Rendez-vous donc est pris mais Catherine s’est chargée de remonter l’arbre généalogique, et elle le soumet à la psycho-généalogiste. C’est ainsi que la psycho établit un lien avec l’un de ses patients habitant Poulazec, petit village de la baie de Douarnenez d’où était originaire la mère de Catherine. Conseil leur est donné de se rendre sur place.

Marc, le patient atteint d’une maladie traumatisante, puisqu’il est impuissant, est séparé de sa femme Bérangère. Celle-ci l’aime encore, mais elle a des besoins à compenser. Il est restaurateur, d’objets anciens, de vieilles poupées de porcelaine, des ours en peluche. Il est associé avec deux autres réparateurs comme lui, chacun spécialisé dans leur domaine, vieux meubles par exemple.

• • •

### DÉTAILS DE L'EXERCICE
Restituez l'intégralité du texte source, mot pour mot et sans aucune modification.

• • •

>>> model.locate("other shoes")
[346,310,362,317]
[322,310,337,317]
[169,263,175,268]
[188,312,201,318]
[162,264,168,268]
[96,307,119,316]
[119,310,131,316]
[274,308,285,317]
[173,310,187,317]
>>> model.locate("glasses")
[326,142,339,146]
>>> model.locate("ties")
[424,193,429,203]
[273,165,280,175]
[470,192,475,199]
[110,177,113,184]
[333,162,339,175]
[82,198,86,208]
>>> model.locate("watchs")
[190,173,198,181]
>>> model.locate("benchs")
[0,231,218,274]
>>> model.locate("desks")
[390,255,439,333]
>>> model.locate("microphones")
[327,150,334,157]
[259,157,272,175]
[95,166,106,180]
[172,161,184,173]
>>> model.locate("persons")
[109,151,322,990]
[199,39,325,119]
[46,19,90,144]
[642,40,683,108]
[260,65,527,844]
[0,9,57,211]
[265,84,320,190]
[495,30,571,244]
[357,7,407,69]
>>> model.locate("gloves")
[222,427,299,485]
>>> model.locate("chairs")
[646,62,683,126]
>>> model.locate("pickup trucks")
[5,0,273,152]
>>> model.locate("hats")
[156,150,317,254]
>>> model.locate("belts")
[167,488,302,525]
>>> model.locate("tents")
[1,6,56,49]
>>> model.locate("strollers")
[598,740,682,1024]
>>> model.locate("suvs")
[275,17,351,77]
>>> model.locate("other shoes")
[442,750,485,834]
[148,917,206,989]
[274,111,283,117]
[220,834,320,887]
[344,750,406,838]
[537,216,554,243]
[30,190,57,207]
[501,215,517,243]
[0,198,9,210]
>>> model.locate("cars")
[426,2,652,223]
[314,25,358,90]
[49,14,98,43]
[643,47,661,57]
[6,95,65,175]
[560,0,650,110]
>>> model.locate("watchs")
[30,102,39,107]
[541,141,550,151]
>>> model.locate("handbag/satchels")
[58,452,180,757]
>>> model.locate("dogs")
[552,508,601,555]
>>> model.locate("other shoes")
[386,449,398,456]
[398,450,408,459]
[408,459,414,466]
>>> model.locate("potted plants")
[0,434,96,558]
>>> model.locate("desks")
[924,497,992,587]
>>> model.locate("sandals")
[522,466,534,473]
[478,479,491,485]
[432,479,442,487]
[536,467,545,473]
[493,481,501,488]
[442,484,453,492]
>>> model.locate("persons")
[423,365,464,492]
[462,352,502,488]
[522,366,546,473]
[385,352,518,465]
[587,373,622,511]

• • •

### ESPACE DE RÉPONSE
Rendez-vous donc est pris mais Catherine s’est chargée de remonter l’arbre généalogique, et elle le soumet à la psycho-généalogiste. C’est ainsi que la psycho établit un lien avec l’un de ses patients habitant Poulazec, petit village de la baie de Douarnenez d’où était originaire la mère de Catherine. Conseil leur est donné de se rendre sur place.

Marc, le patient atteint d’une maladie traumatisante, puisqu’il est impuissant, est séparé de sa femme Bérangère. Celle-ci l’aime encore, mais elle a des besoins à compenser. Il est restaurateur, d’objets anciens, de vieilles poupées de porcelaine, des ours en peluche. Il est associé avec deux autres réparateurs comme lui, chacun spécialisé dans leur domaine, vieux meubles par exemple.